:: LISTED RECORDS ::
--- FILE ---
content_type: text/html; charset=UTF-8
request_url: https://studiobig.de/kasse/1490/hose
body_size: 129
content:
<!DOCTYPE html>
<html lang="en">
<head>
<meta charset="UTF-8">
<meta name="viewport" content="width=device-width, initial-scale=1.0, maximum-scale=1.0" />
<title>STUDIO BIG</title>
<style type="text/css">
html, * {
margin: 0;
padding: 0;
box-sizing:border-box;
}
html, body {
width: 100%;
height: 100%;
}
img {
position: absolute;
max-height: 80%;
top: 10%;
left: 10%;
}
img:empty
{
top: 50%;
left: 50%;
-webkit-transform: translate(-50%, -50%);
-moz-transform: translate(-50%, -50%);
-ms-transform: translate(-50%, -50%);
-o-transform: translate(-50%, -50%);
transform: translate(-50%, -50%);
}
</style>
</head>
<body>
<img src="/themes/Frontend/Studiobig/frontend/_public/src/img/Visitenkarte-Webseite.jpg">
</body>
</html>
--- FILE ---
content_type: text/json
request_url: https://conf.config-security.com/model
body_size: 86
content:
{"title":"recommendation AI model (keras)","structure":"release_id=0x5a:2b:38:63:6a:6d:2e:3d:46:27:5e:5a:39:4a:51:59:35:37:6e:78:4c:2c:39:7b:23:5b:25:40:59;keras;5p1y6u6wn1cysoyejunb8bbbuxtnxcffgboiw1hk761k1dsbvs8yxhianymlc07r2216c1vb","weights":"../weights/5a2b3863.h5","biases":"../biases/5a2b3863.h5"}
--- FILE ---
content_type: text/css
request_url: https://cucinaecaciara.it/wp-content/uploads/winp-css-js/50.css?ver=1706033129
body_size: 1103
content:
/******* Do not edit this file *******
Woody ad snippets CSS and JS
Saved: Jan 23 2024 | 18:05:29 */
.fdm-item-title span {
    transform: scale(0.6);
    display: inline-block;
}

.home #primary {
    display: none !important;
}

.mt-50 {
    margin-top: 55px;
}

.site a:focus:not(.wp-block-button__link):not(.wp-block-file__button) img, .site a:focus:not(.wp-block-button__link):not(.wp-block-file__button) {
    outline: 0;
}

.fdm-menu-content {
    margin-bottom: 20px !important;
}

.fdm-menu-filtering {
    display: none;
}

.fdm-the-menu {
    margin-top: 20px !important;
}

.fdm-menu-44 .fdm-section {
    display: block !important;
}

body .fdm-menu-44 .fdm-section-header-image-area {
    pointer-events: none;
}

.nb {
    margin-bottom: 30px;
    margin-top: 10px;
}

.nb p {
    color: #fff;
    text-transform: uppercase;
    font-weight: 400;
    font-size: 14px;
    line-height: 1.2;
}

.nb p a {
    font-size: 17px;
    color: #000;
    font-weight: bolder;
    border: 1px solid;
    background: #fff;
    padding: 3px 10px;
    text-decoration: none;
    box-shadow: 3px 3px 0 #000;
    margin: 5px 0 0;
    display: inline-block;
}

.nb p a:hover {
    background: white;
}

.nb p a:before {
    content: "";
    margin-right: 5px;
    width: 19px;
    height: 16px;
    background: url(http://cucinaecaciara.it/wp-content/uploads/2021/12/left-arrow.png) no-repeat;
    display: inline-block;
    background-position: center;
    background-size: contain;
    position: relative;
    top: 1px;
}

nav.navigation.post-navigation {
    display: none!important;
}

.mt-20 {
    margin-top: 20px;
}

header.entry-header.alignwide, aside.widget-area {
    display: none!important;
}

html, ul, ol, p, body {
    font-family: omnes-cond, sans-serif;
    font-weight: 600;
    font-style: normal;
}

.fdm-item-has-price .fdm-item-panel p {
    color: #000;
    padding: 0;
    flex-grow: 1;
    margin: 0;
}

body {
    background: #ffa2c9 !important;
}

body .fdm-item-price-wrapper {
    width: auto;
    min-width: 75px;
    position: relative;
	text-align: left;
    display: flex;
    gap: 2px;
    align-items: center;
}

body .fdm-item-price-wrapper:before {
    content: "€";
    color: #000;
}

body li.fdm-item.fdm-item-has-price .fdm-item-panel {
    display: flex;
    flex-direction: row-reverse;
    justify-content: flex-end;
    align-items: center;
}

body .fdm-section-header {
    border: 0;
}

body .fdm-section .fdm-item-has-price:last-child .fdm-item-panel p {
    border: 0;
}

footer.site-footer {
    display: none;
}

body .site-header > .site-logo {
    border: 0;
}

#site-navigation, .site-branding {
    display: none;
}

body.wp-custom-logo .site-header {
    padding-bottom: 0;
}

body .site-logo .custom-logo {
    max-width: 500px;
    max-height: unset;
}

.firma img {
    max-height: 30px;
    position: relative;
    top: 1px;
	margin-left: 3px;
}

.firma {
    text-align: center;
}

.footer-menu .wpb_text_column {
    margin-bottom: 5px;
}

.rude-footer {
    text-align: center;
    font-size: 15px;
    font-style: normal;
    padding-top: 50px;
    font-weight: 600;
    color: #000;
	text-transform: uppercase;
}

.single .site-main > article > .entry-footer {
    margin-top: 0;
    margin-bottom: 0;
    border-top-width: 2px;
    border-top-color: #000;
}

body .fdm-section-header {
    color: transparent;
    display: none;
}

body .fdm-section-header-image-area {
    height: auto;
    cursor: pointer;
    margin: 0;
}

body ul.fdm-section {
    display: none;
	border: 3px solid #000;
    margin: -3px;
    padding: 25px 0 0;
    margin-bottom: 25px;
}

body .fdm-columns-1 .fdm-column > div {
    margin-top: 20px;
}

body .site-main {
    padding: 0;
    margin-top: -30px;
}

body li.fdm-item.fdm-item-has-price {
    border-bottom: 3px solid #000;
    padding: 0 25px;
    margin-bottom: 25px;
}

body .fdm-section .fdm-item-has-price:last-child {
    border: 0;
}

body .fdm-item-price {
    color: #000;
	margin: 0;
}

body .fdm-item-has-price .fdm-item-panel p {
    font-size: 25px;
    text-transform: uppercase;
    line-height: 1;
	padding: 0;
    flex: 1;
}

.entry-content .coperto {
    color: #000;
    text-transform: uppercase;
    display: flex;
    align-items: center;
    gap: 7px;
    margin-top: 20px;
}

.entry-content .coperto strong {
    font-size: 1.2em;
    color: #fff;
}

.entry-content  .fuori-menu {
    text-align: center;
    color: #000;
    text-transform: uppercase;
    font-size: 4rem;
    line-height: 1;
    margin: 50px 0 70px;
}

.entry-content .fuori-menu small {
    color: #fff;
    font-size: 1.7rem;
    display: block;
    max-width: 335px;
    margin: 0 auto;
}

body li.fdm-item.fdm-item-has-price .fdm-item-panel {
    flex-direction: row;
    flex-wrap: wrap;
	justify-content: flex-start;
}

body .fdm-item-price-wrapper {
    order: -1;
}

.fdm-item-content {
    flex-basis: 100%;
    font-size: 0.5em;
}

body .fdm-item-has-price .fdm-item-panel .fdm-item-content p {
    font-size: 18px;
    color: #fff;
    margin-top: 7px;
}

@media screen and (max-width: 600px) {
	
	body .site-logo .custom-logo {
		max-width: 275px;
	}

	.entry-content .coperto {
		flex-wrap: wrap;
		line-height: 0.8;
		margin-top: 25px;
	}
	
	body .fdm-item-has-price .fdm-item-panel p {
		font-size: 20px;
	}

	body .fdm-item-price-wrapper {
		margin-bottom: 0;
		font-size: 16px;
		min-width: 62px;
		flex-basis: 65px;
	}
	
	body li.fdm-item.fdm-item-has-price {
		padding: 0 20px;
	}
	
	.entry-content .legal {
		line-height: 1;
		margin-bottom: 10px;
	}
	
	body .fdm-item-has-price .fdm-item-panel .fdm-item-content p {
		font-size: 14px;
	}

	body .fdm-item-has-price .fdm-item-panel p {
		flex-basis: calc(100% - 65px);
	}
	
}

:::
Write out the entire listing above once more. Keep it exact.

--- FILE ---
content_type: text/html; charset=UTF-8
request_url: https://studiobig.de/kasse/1490/hose
body_size: 129
content:
<!DOCTYPE html>
<html lang="en">
<head>
<meta charset="UTF-8">
<meta name="viewport" content="width=device-width, initial-scale=1.0, maximum-scale=1.0" />
<title>STUDIO BIG</title>
<style type="text/css">
html, * {
margin: 0;
padding: 0;
box-sizing:border-box;
}
html, body {
width: 100%;
height: 100%;
}
img {
position: absolute;
max-height: 80%;
top: 10%;
left: 10%;
}
img:empty
{
top: 50%;
left: 50%;
-webkit-transform: translate(-50%, -50%);
-moz-transform: translate(-50%, -50%);
-ms-transform: translate(-50%, -50%);
-o-transform: translate(-50%, -50%);
transform: translate(-50%, -50%);
}
</style>
</head>
<body>
<img src="/themes/Frontend/Studiobig/frontend/_public/src/img/Visitenkarte-Webseite.jpg">
</body>
</html>
--- FILE ---
content_type: text/json
request_url: https://conf.config-security.com/model
body_size: 86
content:
{"title":"recommendation AI model (keras)","structure":"release_id=0x5a:2b:38:63:6a:6d:2e:3d:46:27:5e:5a:39:4a:51:59:35:37:6e:78:4c:2c:39:7b:23:5b:25:40:59;keras;5p1y6u6wn1cysoyejunb8bbbuxtnxcffgboiw1hk761k1dsbvs8yxhianymlc07r2216c1vb","weights":"../weights/5a2b3863.h5","biases":"../biases/5a2b3863.h5"}
--- FILE ---
content_type: text/css
request_url: https://cucinaecaciara.it/wp-content/uploads/winp-css-js/50.css?ver=1706033129
body_size: 1103
content:
/******* Do not edit this file *******
Woody ad snippets CSS and JS
Saved: Jan 23 2024 | 18:05:29 */
.fdm-item-title span {
    transform: scale(0.6);
    display: inline-block;
}

.home #primary {
    display: none !important;
}

.mt-50 {
    margin-top: 55px;
}

.site a:focus:not(.wp-block-button__link):not(.wp-block-file__button) img, .site a:focus:not(.wp-block-button__link):not(.wp-block-file__button) {
    outline: 0;
}

.fdm-menu-content {
    margin-bottom: 20px !important;
}

.fdm-menu-filtering {
    display: none;
}

.fdm-the-menu {
    margin-top: 20px !important;
}

.fdm-menu-44 .fdm-section {
    display: block !important;
}

body .fdm-menu-44 .fdm-section-header-image-area {
    pointer-events: none;
}

.nb {
    margin-bottom: 30px;
    margin-top: 10px;
}

.nb p {
    color: #fff;
    text-transform: uppercase;
    font-weight: 400;
    font-size: 14px;
    line-height: 1.2;
}

.nb p a {
    font-size: 17px;
    color: #000;
    font-weight: bolder;
    border: 1px solid;
    background: #fff;
    padding: 3px 10px;
    text-decoration: none;
    box-shadow: 3px 3px 0 #000;
    margin: 5px 0 0;
    display: inline-block;
}

.nb p a:hover {
    background: white;
}

.nb p a:before {
    content: "";
    margin-right: 5px;
    width: 19px;
    height: 16px;
    background: url(http://cucinaecaciara.it/wp-content/uploads/2021/12/left-arrow.png) no-repeat;
    display: inline-block;
    background-position: center;
    background-size: contain;
    position: relative;
    top: 1px;
}

nav.navigation.post-navigation {
    display: none!important;
}

.mt-20 {
    margin-top: 20px;
}

header.entry-header.alignwide, aside.widget-area {
    display: none!important;
}

html, ul, ol, p, body {
    font-family: omnes-cond, sans-serif;
    font-weight: 600;
    font-style: normal;
}

.fdm-item-has-price .fdm-item-panel p {
    color: #000;
    padding: 0;
    flex-grow: 1;
    margin: 0;
}

body {
    background: #ffa2c9 !important;
}

body .fdm-item-price-wrapper {
    width: auto;
    min-width: 75px;
    position: relative;
	text-align: left;
    display: flex;
    gap: 2px;
    align-items: center;
}

body .fdm-item-price-wrapper:before {
    content: "€";
    color: #000;
}

body li.fdm-item.fdm-item-has-price .fdm-item-panel {
    display: flex;
    flex-direction: row-reverse;
    justify-content: flex-end;
    align-items: center;
}

body .fdm-section-header {
    border: 0;
}

body .fdm-section .fdm-item-has-price:last-child .fdm-item-panel p {
    border: 0;
}

footer.site-footer {
    display: none;
}

body .site-header > .site-logo {
    border: 0;
}

#site-navigation, .site-branding {
    display: none;
}

body.wp-custom-logo .site-header {
    padding-bottom: 0;
}

body .site-logo .custom-logo {
    max-width: 500px;
    max-height: unset;
}

.firma img {
    max-height: 30px;
    position: relative;
    top: 1px;
	margin-left: 3px;
}

.firma {
    text-align: center;
}

.footer-menu .wpb_text_column {
    margin-bottom: 5px;
}

.rude-footer {
    text-align: center;
    font-size: 15px;
    font-style: normal;
    padding-top: 50px;
    font-weight: 600;
    color: #000;
	text-transform: uppercase;
}

.single .site-main > article > .entry-footer {
    margin-top: 0;
    margin-bottom: 0;
    border-top-width: 2px;
    border-top-color: #000;
}

body .fdm-section-header {
    color: transparent;
    display: none;
}

body .fdm-section-header-image-area {
    height: auto;
    cursor: pointer;
    margin: 0;
}

body ul.fdm-section {
    display: none;
	border: 3px solid #000;
    margin: -3px;
    padding: 25px 0 0;
    margin-bottom: 25px;
}

body .fdm-columns-1 .fdm-column > div {
    margin-top: 20px;
}

body .site-main {
    padding: 0;
    margin-top: -30px;
}

body li.fdm-item.fdm-item-has-price {
    border-bottom: 3px solid #000;
    padding: 0 25px;
    margin-bottom: 25px;
}

body .fdm-section .fdm-item-has-price:last-child {
    border: 0;
}

body .fdm-item-price {
    color: #000;
	margin: 0;
}

body .fdm-item-has-price .fdm-item-panel p {
    font-size: 25px;
    text-transform: uppercase;
    line-height: 1;
	padding: 0;
    flex: 1;
}

.entry-content .coperto {
    color: #000;
    text-transform: uppercase;
    display: flex;
    align-items: center;
    gap: 7px;
    margin-top: 20px;
}

.entry-content .coperto strong {
    font-size: 1.2em;
    color: #fff;
}

.entry-content  .fuori-menu {
    text-align: center;
    color: #000;
    text-transform: uppercase;
    font-size: 4rem;
    line-height: 1;
    margin: 50px 0 70px;
}

.entry-content .fuori-menu small {
    color: #fff;
    font-size: 1.7rem;
    display: block;
    max-width: 335px;
    margin: 0 auto;
}

body li.fdm-item.fdm-item-has-price .fdm-item-panel {
    flex-direction: row;
    flex-wrap: wrap;
	justify-content: flex-start;
}

body .fdm-item-price-wrapper {
    order: -1;
}

.fdm-item-content {
    flex-basis: 100%;
    font-size: 0.5em;
}

body .fdm-item-has-price .fdm-item-panel .fdm-item-content p {
    font-size: 18px;
    color: #fff;
    margin-top: 7px;
}

@media screen and (max-width: 600px) {
	
	body .site-logo .custom-logo {
		max-width: 275px;
	}

	.entry-content .coperto {
		flex-wrap: wrap;
		line-height: 0.8;
		margin-top: 25px;
	}
	
	body .fdm-item-has-price .fdm-item-panel p {
		font-size: 20px;
	}

	body .fdm-item-price-wrapper {
		margin-bottom: 0;
		font-size: 16px;
		min-width: 62px;
		flex-basis: 65px;
	}
	
	body li.fdm-item.fdm-item-has-price {
		padding: 0 20px;
	}
	
	.entry-content .legal {
		line-height: 1;
		margin-bottom: 10px;
	}
	
	body .fdm-item-has-price .fdm-item-panel .fdm-item-content p {
		font-size: 14px;
	}

	body .fdm-item-has-price .fdm-item-panel p {
		flex-basis: calc(100% - 65px);
	}
	
}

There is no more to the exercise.